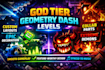 create god tier geometry dash layout and decorated level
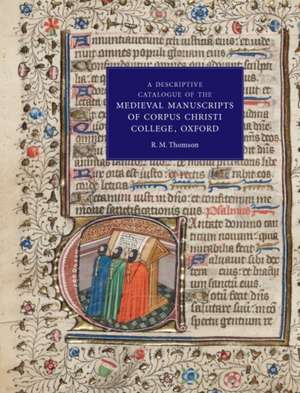 A Descriptive Catalogue of the Medieval Manuscri – Western Manuscripts de R. M. Thomson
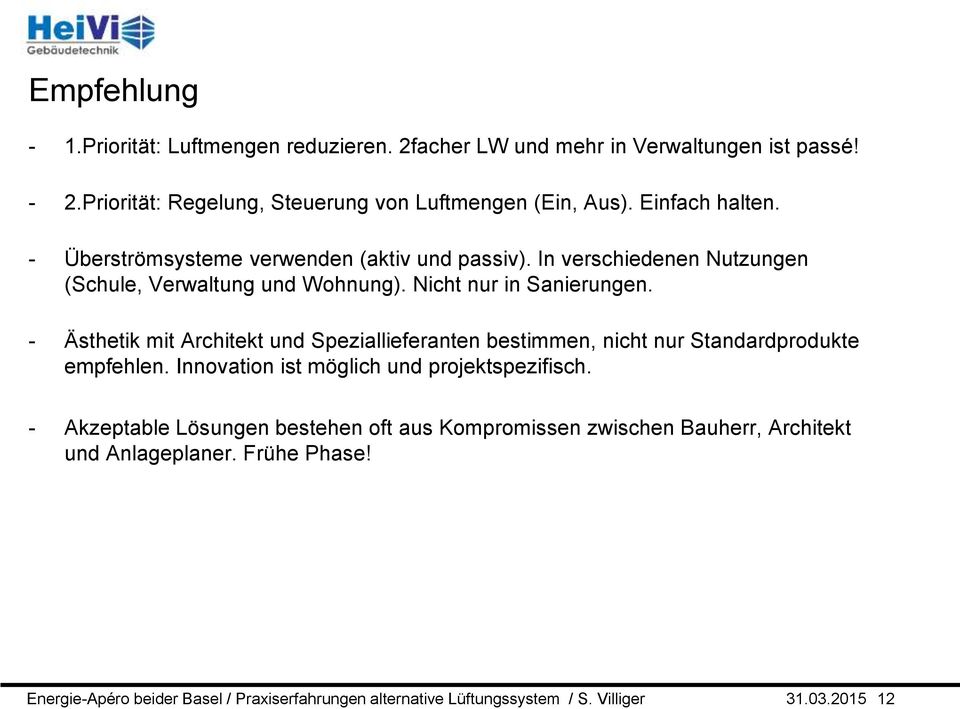 - Ästhetik mit Architekt und Speziallieferanten bestimmen, nicht nur Standardprodukte empfehlen. Innovation ist möglich und projektspezifisch.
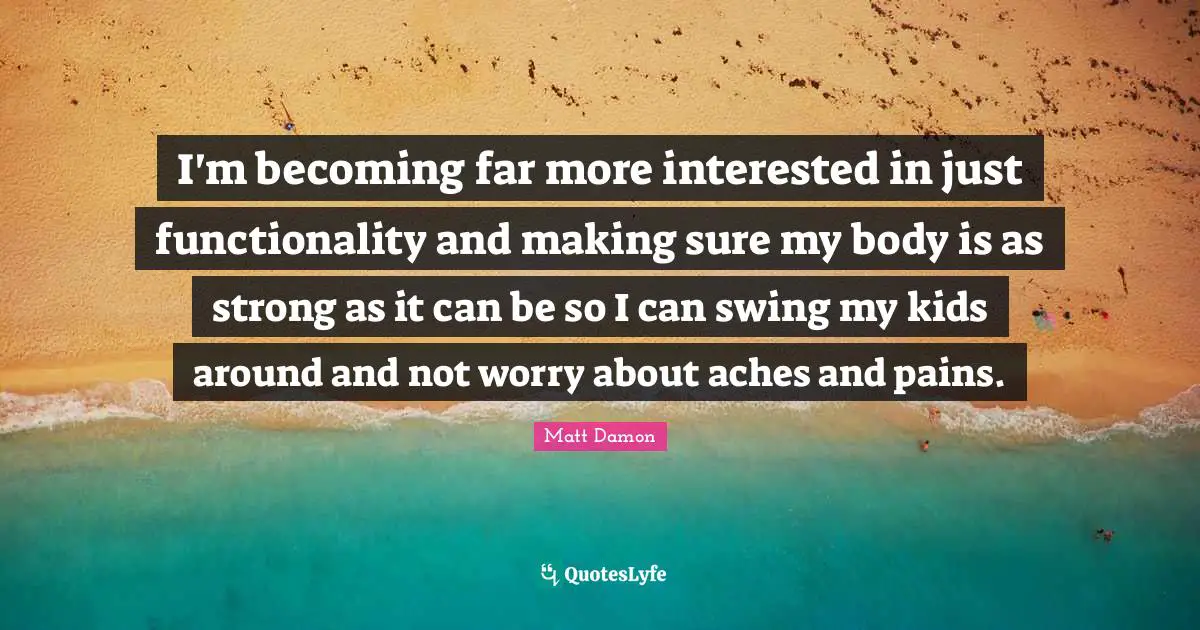 I'm becoming far more interested in just functionality and making sure my body is as strong as it can be so I can swing my kids around and not worry about aches and pains.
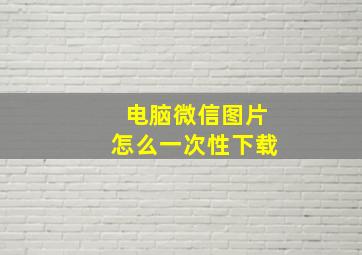 电脑微信图片怎么一次性下载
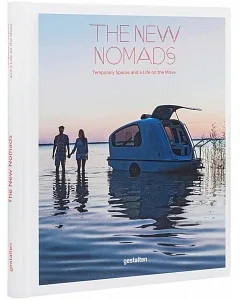 The New Nomads: Temporary Spaces and a Life on the Move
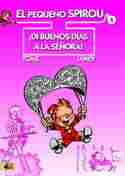 1. DI BUENOS DIAS A LA SEÑORA!. EL PEQUEÑO SPIROU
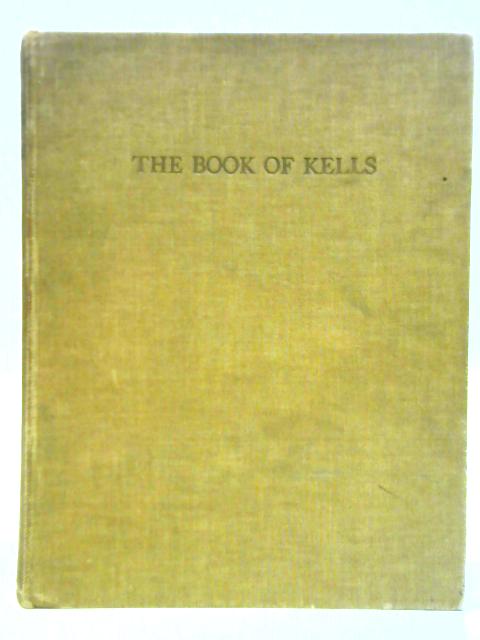 The Book of Kells By Edward Sullivan (ed.)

────────────────

**PROBLEM REQUIREMENTS**
Give the text of each line in the data above as a JSON list of strings, one string per line, with blank lines omitted. Leave out the pictures.

**OUTPUT OF THE EXERCISE**
[
  " create god tier geometry dash layout and decorated level",
  " A Descriptive Catalogue of the Medieval Manuscri – Western Manuscripts de R. M. Thomson",
  " - Ästhetik mit Architekt und Speziallieferanten bestimmen, nicht nur Standardprodukte empfehlen. Innovation ist möglich und projektspezifisch.",
  " I'm becoming far more interested in just functionality and making sure my body is as strong as it can be so I can swing my kids around and not worry about aches and pains.",
  " 电脑微信图片怎么一次性下载",
  " The New Nomads: Temporary Spaces and a Life on the Move",
  " 1. DI BUENOS DIAS A LA SEÑORA!. EL PEQUEÑO SPIROU",
  " The Book of Kells By Edward Sullivan (ed.)"
]